HOW THE IMAGES ARE FORMED
“This system of endless changes is one of the most extraordinary properties of the kaleidoscope. With a number of loose objects, it is impossibile to reproduce any figure, we have admired. When it is once lost, centuries may elapse, before the same combination returns.”
Sir David Brewster (A Treatise on the Kaleidoscope, 1819)
The optical effect of a kaleidoscope operates on the principle of multiple reflection. The geometric patterns shown are derived from the multiplication of the image of an object set between two (or more) mirrors joined at an angle. The configuration of these patterns is controlled by the mirror system. Usually the mirros are enclosed in a tube containing in one end a cell with coloured glass pieces. But also a marble made of Murano glass, coloured glass wheels and many other objects can create astonishing patterns (as described on the page The Kaleidoscope/ Types of Kaleidoscopes).

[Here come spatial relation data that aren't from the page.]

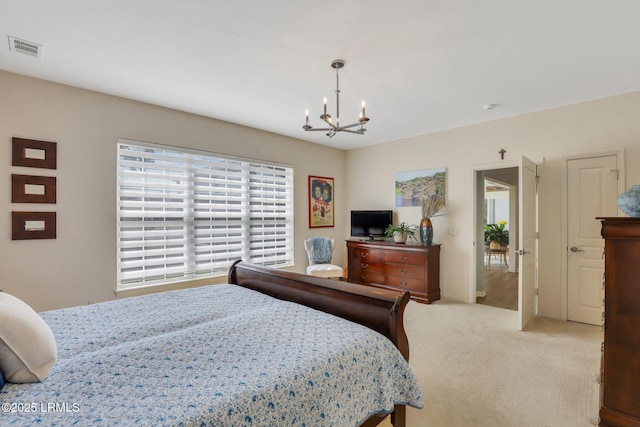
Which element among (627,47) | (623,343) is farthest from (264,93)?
(623,343)

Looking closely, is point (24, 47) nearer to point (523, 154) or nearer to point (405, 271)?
point (405, 271)

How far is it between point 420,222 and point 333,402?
12.9 feet

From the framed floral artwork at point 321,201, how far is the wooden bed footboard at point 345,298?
9.35ft

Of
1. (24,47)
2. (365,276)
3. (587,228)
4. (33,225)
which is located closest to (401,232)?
(365,276)

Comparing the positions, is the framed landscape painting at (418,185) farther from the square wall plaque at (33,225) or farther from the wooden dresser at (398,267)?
the square wall plaque at (33,225)

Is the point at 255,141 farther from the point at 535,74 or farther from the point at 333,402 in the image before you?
the point at 333,402

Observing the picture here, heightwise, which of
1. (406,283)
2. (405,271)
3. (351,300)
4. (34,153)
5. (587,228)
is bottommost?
(406,283)

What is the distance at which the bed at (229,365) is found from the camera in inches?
40.9

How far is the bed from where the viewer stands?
1.04 m

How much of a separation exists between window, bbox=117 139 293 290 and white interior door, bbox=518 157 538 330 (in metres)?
3.39

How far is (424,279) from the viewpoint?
4484 mm

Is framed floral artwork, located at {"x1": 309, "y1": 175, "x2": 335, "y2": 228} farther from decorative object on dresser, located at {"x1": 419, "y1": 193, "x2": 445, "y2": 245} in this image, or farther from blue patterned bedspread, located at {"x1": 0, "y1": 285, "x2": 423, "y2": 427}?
blue patterned bedspread, located at {"x1": 0, "y1": 285, "x2": 423, "y2": 427}

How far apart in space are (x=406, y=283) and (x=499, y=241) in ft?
15.2

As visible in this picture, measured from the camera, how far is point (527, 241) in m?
3.59
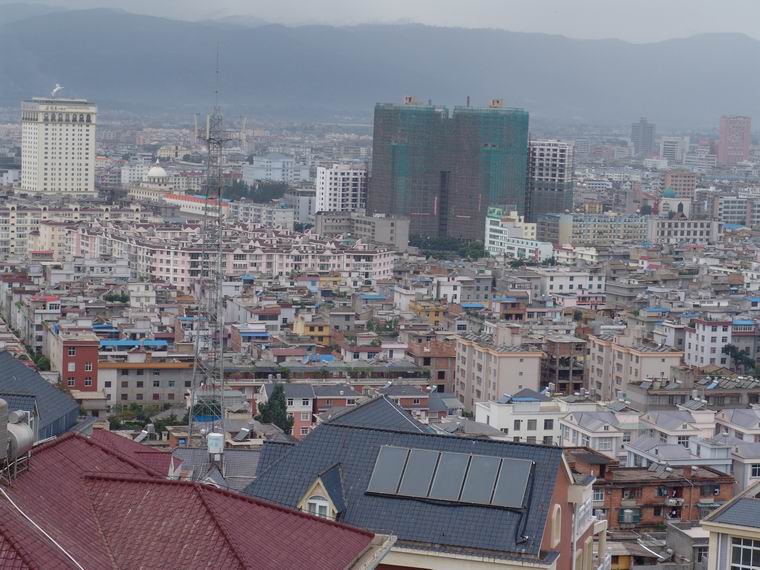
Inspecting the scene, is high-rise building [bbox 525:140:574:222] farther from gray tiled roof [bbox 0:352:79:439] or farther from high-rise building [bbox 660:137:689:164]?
high-rise building [bbox 660:137:689:164]

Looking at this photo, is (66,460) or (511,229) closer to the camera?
(66,460)

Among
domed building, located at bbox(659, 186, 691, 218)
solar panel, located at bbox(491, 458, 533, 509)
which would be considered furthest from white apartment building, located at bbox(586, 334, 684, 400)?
domed building, located at bbox(659, 186, 691, 218)

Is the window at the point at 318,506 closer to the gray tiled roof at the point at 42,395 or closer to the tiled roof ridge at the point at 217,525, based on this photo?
the tiled roof ridge at the point at 217,525

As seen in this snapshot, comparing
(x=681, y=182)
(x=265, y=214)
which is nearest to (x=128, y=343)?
(x=265, y=214)

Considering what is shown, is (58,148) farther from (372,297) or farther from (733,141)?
(733,141)

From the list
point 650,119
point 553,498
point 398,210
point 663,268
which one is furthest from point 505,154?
point 650,119

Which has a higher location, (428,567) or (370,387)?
(428,567)

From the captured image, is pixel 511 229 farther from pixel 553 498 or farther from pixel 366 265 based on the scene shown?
pixel 553 498
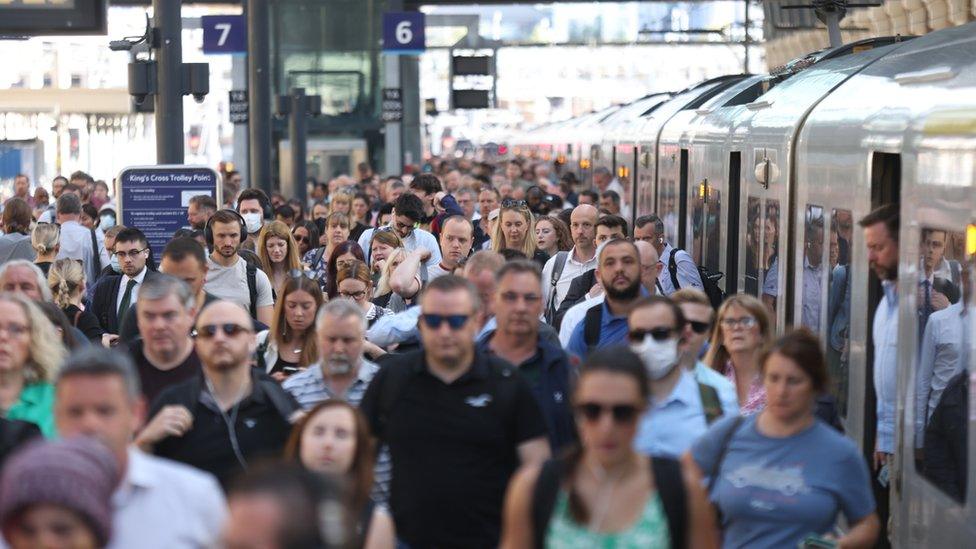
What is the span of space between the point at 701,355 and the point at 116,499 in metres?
3.90

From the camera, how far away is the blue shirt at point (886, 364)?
811 cm

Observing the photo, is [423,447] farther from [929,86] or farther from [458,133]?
[458,133]

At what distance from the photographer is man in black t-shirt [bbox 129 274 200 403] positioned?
7.05m

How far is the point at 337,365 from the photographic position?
695 cm

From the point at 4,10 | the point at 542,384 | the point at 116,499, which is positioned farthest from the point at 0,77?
the point at 116,499

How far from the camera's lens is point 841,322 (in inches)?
382

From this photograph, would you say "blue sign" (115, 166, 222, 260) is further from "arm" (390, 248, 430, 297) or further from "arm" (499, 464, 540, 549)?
"arm" (499, 464, 540, 549)

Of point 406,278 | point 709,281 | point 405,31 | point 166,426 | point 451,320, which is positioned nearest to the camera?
point 166,426

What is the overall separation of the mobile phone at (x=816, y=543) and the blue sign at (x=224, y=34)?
2084 cm

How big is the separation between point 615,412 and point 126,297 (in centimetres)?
646

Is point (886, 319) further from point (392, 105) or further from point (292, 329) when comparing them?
point (392, 105)

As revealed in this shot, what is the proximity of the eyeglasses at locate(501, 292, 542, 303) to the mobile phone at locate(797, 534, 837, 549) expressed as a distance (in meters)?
1.66

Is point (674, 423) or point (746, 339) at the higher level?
point (746, 339)

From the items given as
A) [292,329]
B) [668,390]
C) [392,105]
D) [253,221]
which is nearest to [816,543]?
[668,390]
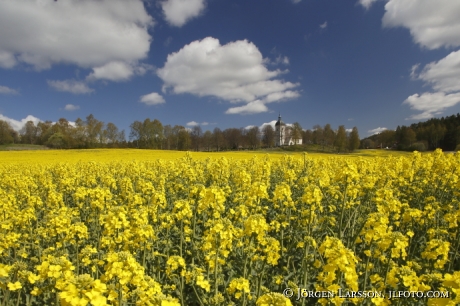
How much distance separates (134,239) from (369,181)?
6.30 m

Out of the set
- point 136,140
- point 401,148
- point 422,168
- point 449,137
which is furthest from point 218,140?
point 422,168

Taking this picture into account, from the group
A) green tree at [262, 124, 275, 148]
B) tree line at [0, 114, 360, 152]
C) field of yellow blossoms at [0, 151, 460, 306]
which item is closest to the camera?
field of yellow blossoms at [0, 151, 460, 306]

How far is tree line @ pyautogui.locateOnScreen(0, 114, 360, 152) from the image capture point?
68.9 meters

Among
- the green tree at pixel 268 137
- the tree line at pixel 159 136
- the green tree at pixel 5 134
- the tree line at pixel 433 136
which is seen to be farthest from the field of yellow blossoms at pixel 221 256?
the green tree at pixel 5 134

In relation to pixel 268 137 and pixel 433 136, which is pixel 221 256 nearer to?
pixel 268 137

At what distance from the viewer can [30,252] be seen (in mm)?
6102

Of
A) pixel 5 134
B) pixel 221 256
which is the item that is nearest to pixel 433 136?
pixel 221 256

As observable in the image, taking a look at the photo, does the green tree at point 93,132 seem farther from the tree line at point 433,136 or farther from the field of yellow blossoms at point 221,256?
the tree line at point 433,136

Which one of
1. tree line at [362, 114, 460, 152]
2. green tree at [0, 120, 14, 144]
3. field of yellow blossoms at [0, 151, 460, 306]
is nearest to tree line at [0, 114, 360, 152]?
green tree at [0, 120, 14, 144]

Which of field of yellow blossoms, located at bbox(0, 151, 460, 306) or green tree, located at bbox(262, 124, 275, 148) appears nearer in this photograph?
field of yellow blossoms, located at bbox(0, 151, 460, 306)

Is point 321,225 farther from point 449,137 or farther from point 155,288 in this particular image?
point 449,137

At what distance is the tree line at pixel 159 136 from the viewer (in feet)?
226

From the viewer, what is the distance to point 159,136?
73250 millimetres

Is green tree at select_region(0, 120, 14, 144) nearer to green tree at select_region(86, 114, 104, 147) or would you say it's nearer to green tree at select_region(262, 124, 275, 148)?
green tree at select_region(86, 114, 104, 147)
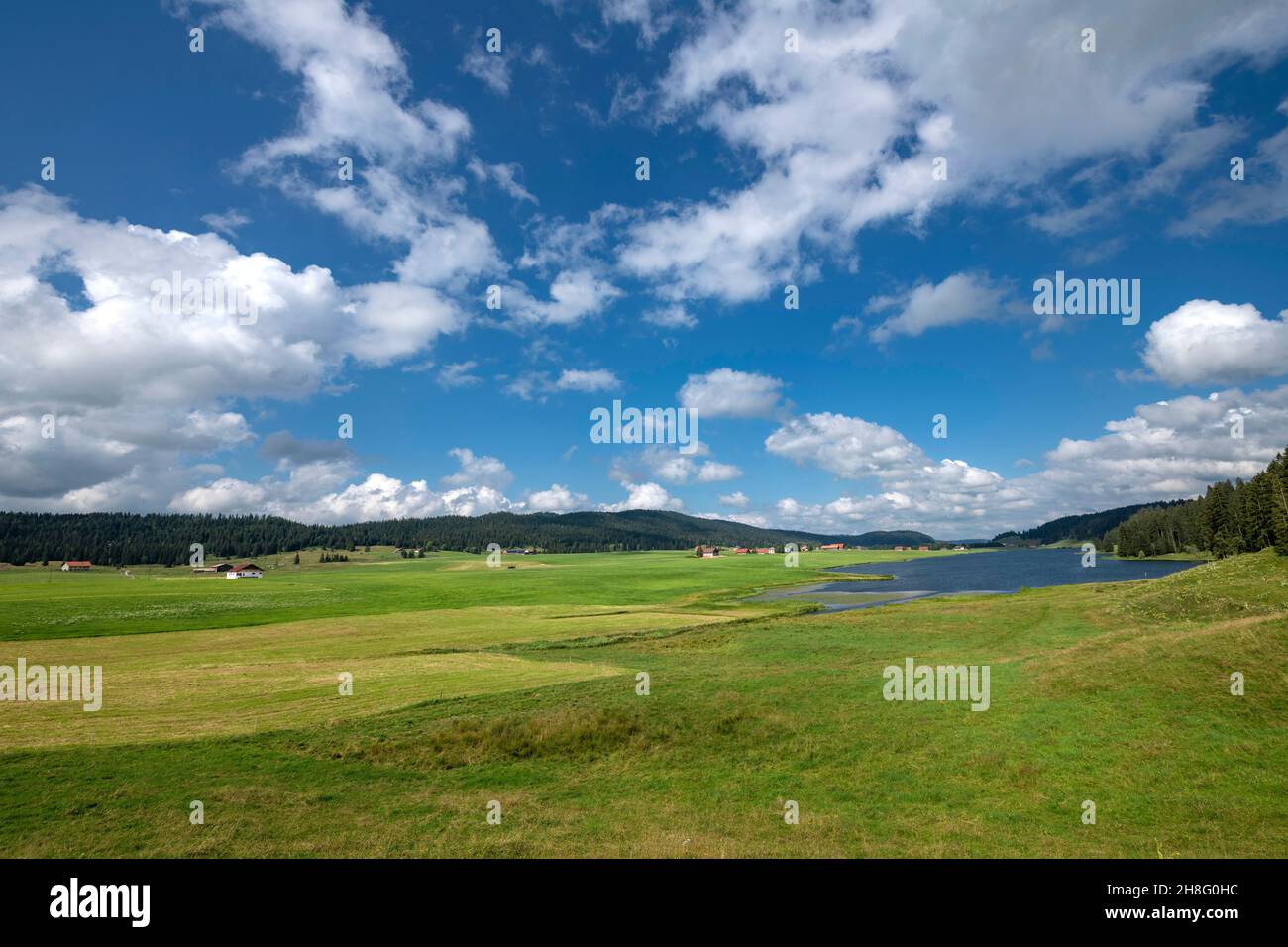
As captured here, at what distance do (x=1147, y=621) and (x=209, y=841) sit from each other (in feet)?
188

A three mirror system creates a geometrical image, that appears to be reflected infinitely on all sides. Typically the three mirrors are set at 60° to each other so that they form an equilateral triangle, but other angles and configurations are possible. Unless otherwise indicated, the kaleidoscopes shown on this website have a three mirror system.
A two mirror system creates a circular image, often it’s colours and transparencies are similar to those of a rose window. The number of the circle segments depends on the angle between the mirros. The tighter the angle the higher the number of reflections.
Aleph® Kaleidoscopes contain highly reflective mirrors and optical lenses. Because we think, that kaleidoscopic images should be not only beautiful, but also well-focused and bright.
Note: Some of the kaleidoscopic images that you will find on the website are to illustrate what can be seen inside our kaleidoscopes but are very different from the magic of the elusive images and chaotic illusions of an actual kaleidoscopic view. Fortunately, these emotions belong to each of us and cannot be represented here!